Other students were aware of the change to the accounts through other means of communication. Senior biology student Nicole Cruz and senior micro & molecular biology student Melissa Vixama both recall reading about it through their emails. However, while Cruz thought the change was going to come months later, Vixama said they recalled the email reading the change would occur in May but was surprised when it happened almost a month later.
Cruz said she didn’t receive any notification of the date of the migration until right before it happened, which she found actually messed up her schedule with her class assignments while waiting for an assignment from her organic chemistry lab teaching assistant.
“I checked my Knights Email. For two days straight, I wasn’t getting anything,” Cruz said, adding that it caused her additional stress while trying to figure out what happened.
Vixama also found the transition awkward and disruptive to her class schedule, as she had sent her professor a 10-page assignment through her Knights account and was unsure if he actually received it.
Senior biology student Katherine Joseph also thought the transition would happen later on down the road and was surprised when she didn’t get any new emails.
“For four or five days, I didn’t get any emails and I said, ‘Something is not right here,’” Joseph said.
She made a few phone calls and was informed that her account had transitioned over to Outlook, where all her emails were waiting for her.
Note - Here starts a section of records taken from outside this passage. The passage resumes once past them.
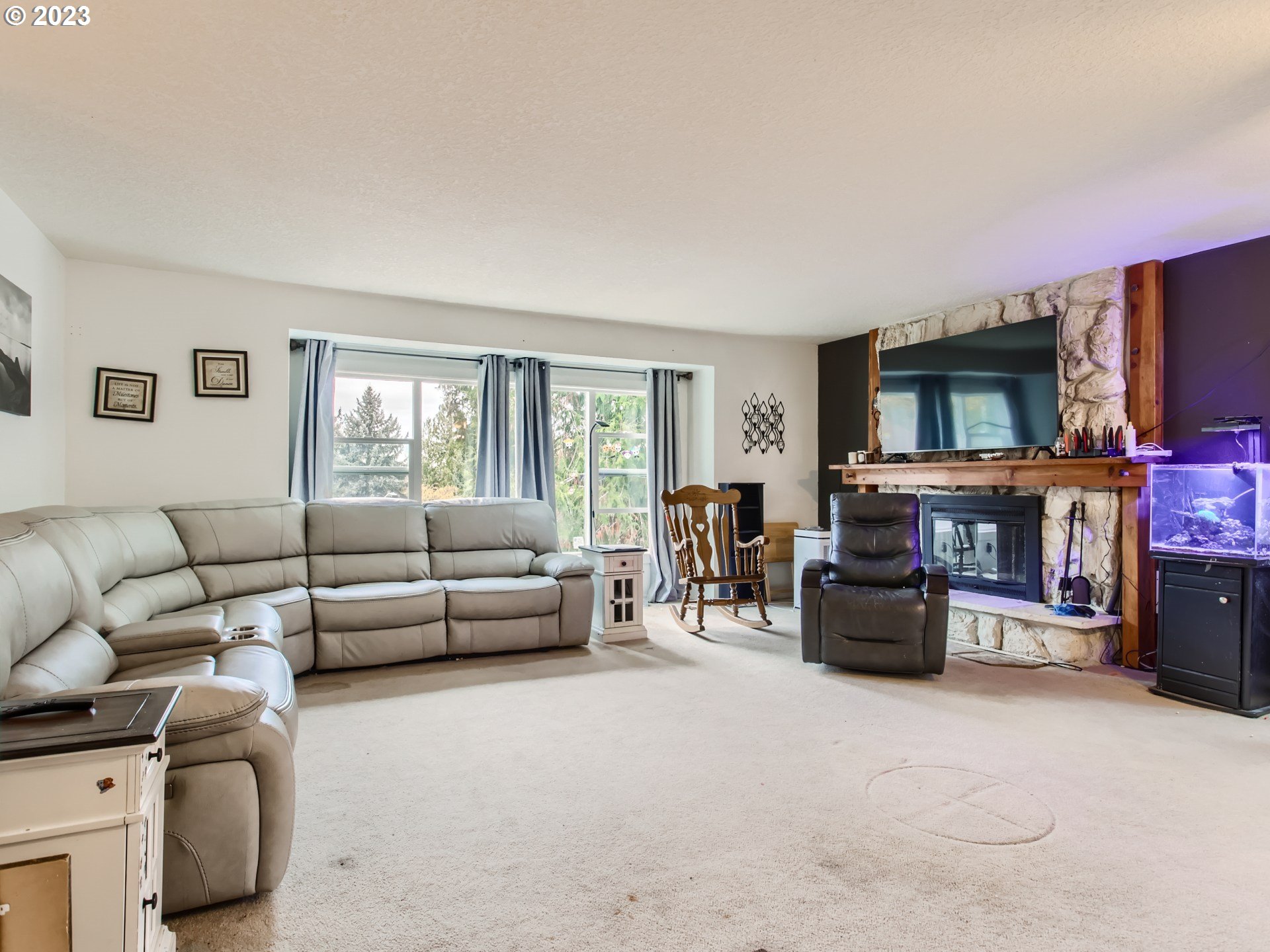 3120 Southwest Orchard Place Gresham, OR 97080 - Photo 6 of 27 a living room with furniture and a flat screen tv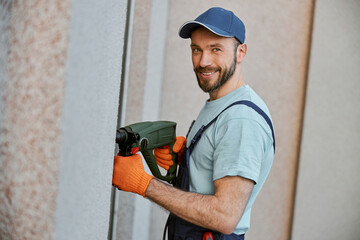 Wall Mural - Cheerful male builder drilling wall with electric drill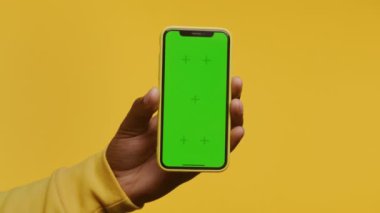 Yeşil ekranlı akıllı telefonu tutan bir elin yakın çekimi, sarı bir arkaplan üzerine kurulmuş.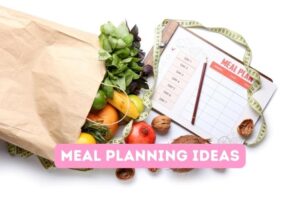 bag of fruit and vegetables and a meal planning sheet on a clipboard with a pen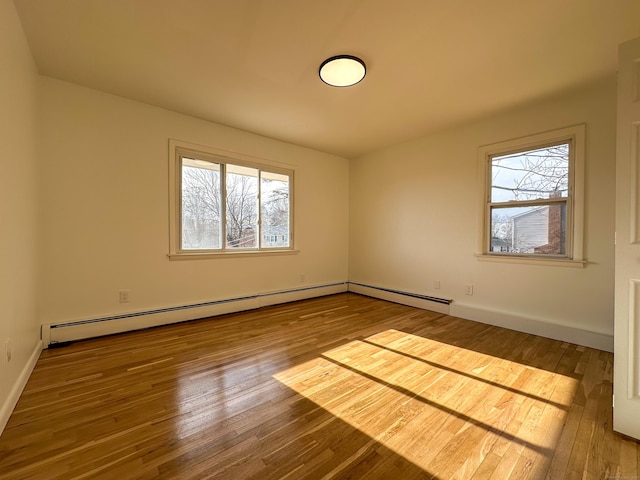 spare room with hardwood / wood-style floors and a baseboard heating unit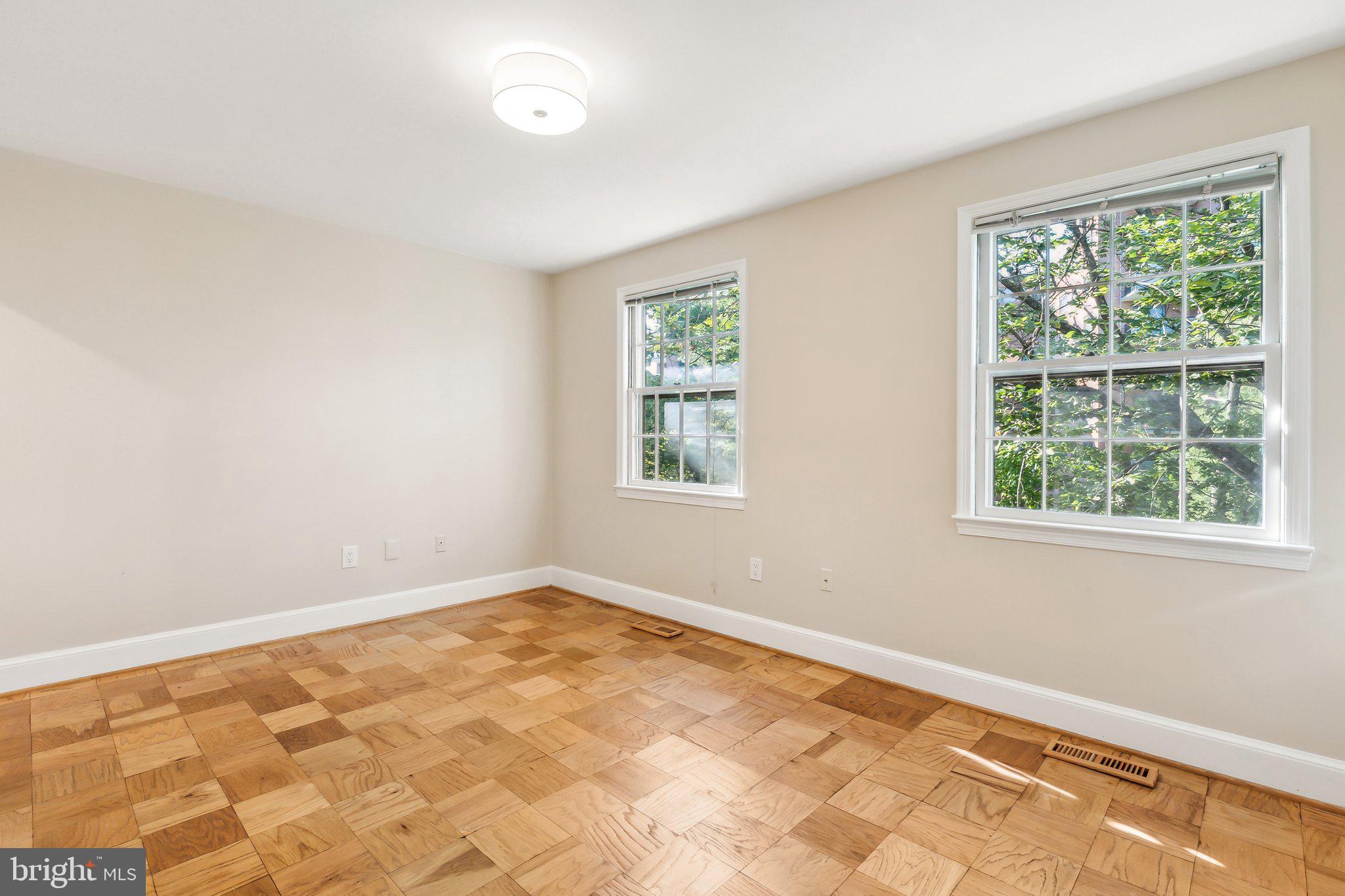 3205 Sutton Place Northwest, Unit A Washington, DC 20016 - Photo 29 of 44 a view of an empty room with a window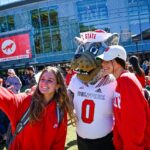 Students take a selfie with Mr. Wuf outside Talley Student Union.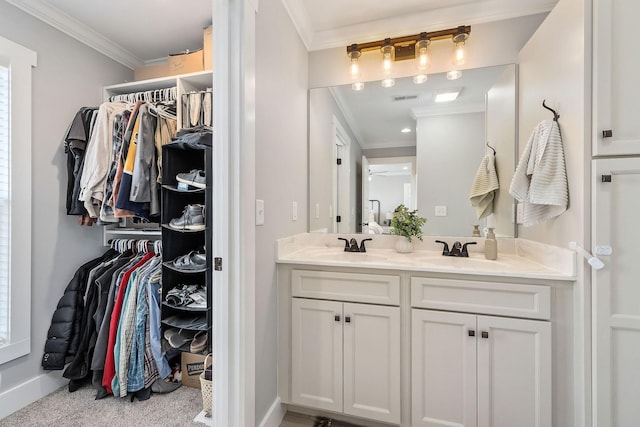 bathroom featuring ceiling fan, ornamental molding, and vanity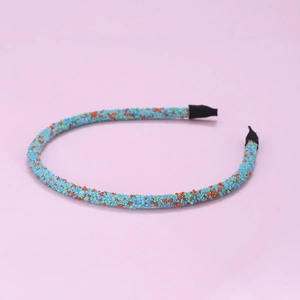 Narrow blue and orange sequined headband for women on light pink background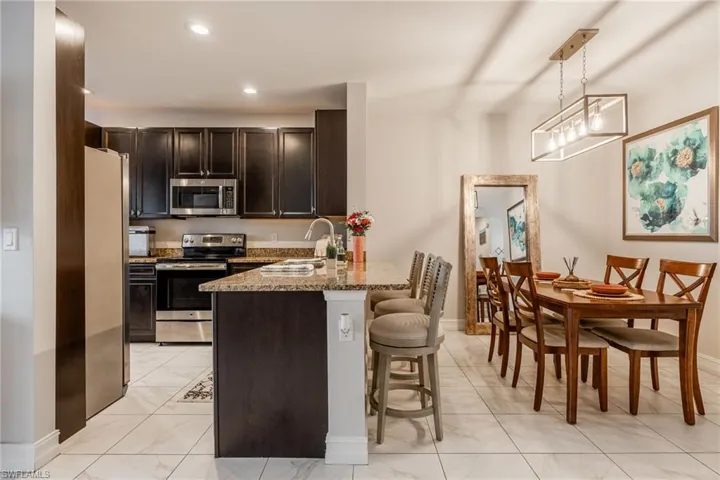 Kitchen with a kitchen breakfast bar, a peninsula, light stone countertops, stainless steel appliances, and a sink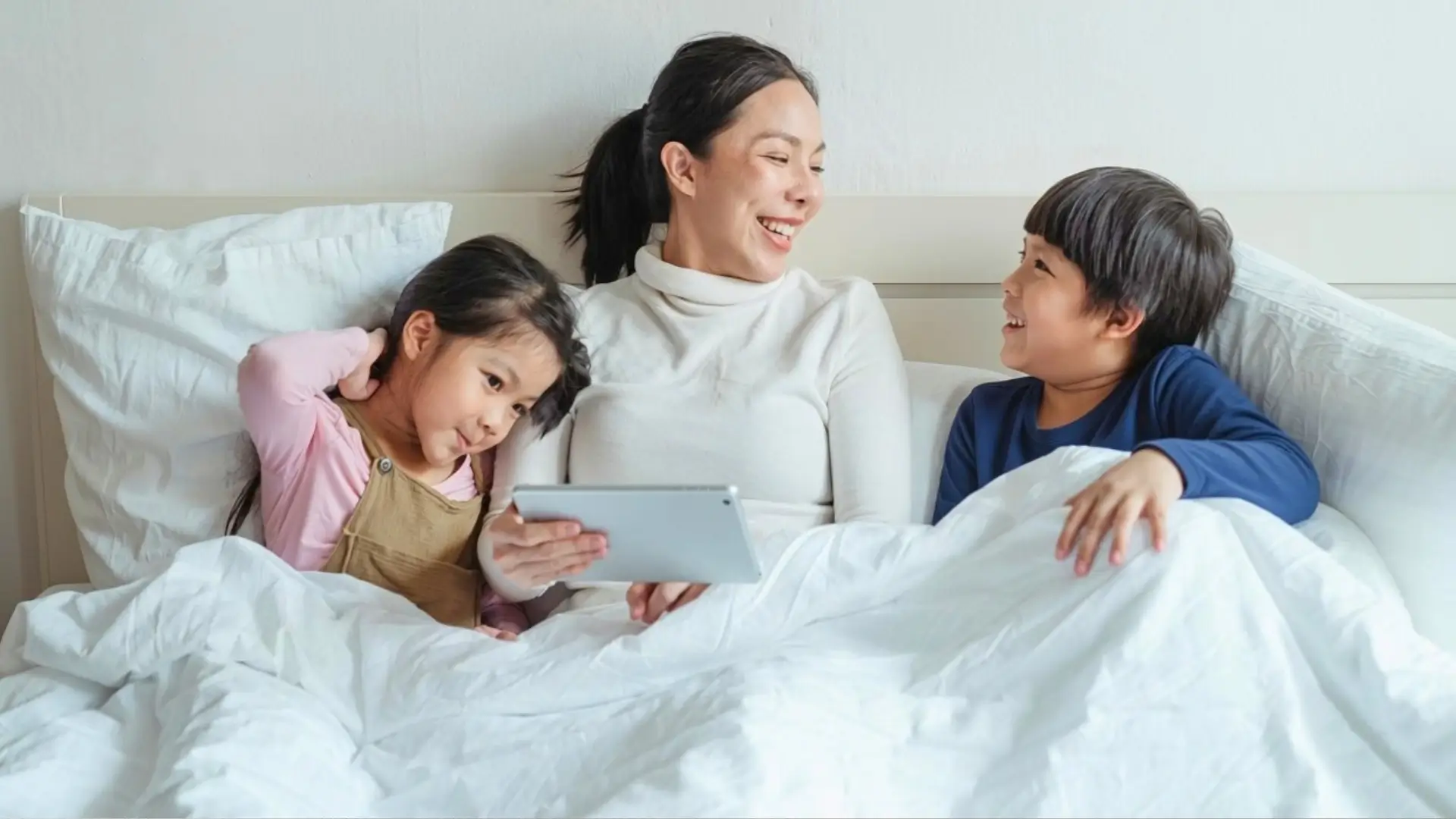 Mother in bed with kids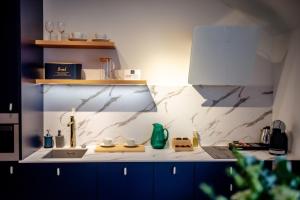 Kuchnia lub aneks kuchenny w obiekcie Apartamenty Stare Miasto Zamość, Prywatny Parking, Winda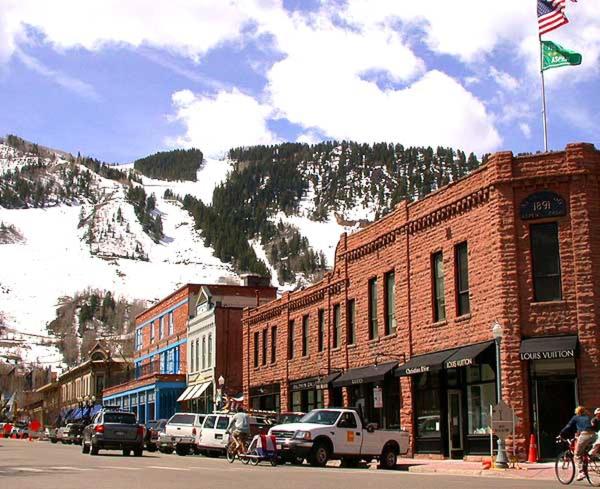 a street in a town with a mountain in the background at Mountain Sky Stay in Aspen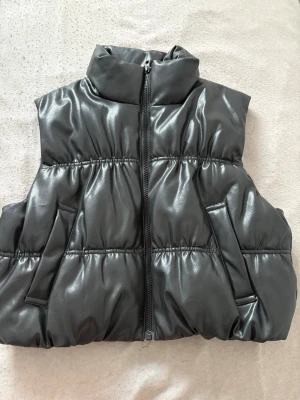 Svart glansig väst med dragkedja - Snygg svart väst i glansigt material med hög krage och dragkedja framtill. Västen har två snedställda fickor och quiltade sömmar som ger en puffig look. Perfekt på våren och hösten när det är för varmt med jacka men för kallt för bara T-shirt!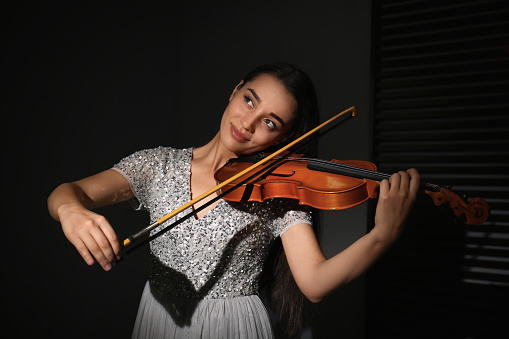 Young woman in turquoise blue dress playing violin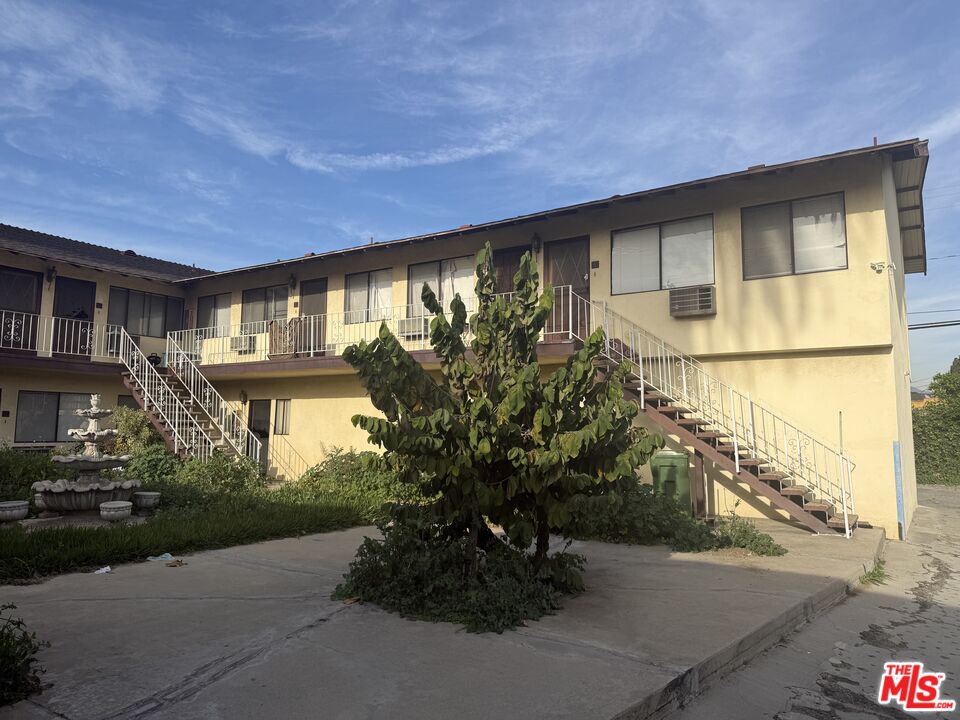 904 North 1st Street Alhambra, CA 91801 - Photo 3 of 17 a front view of a house with a yard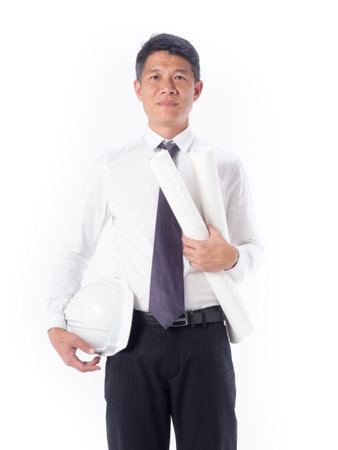 Portrait asia construction engineer handsome man white shirt black pants holding helmet and blueprints isolated on whiteの写真素材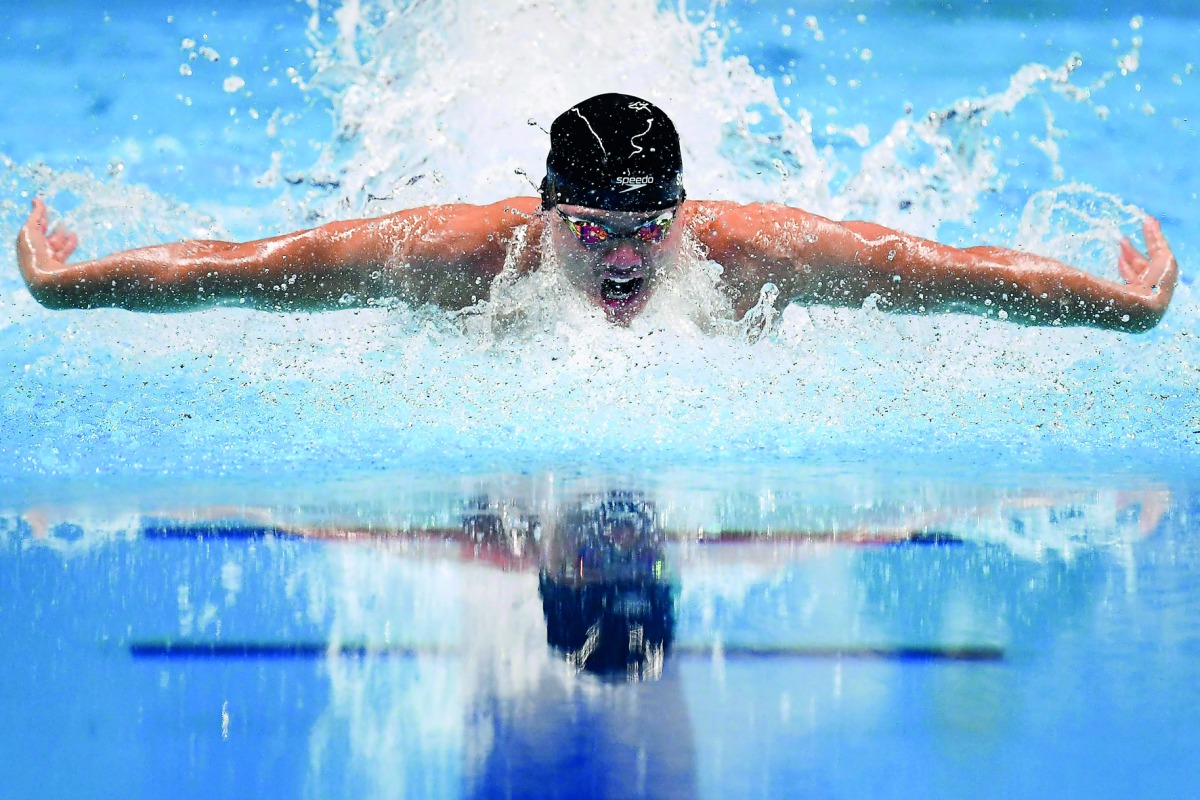 Singapore's Joseph Schooling competes in the final of the men’s 100m butterfly swimming event during the 2018 Asian Games in Jakarta on August 22, 2018. AFP / Jewel Samad

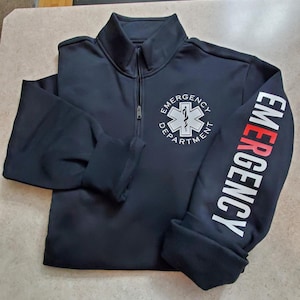 May include: Black zippered sweatshirt with a white star of life logo and the text "Emergency Department" on the front and "Emergency" on the sleeve.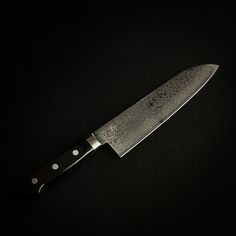 a large knife on a black background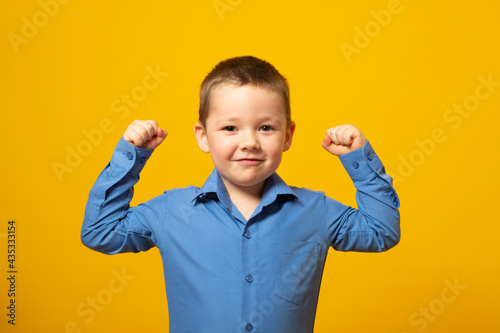 Cute little boy showing his hand biceps muscles strength isolated on yellow background.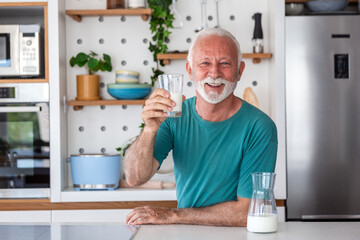 Portrait of happy senior man holding glass of milk in kitchen. Elderly male in green shirt smiling at camera, retirement lifestyle. Grandpa enjoying healthy beverage and nutrition at home indoors.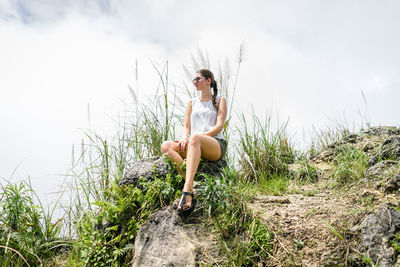 Young woman sitting on land against sky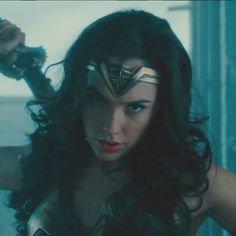 wonder woman standing in front of a window with her hands on her hips and looking at the camera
While Thompson said that he really has no issue with the new setup, Cruz said that she prefers the old one and doesn’t like her new account.
“The only thing that I like is the option to categorize emails by different colors,” Cruz said.
Joseph said that she also prefers the old way, but that was mainly due to her being used to using it.
“Once I learn the new system, I’ll like it,” she said.
Vixama also said that she didn’t mind the new system, but that the transition period was weird and wishes that it had taken place during school breaks, for example, between summer and fall.
“I don’t really care,” Vixama said. “Just tell me when you’re changing it.”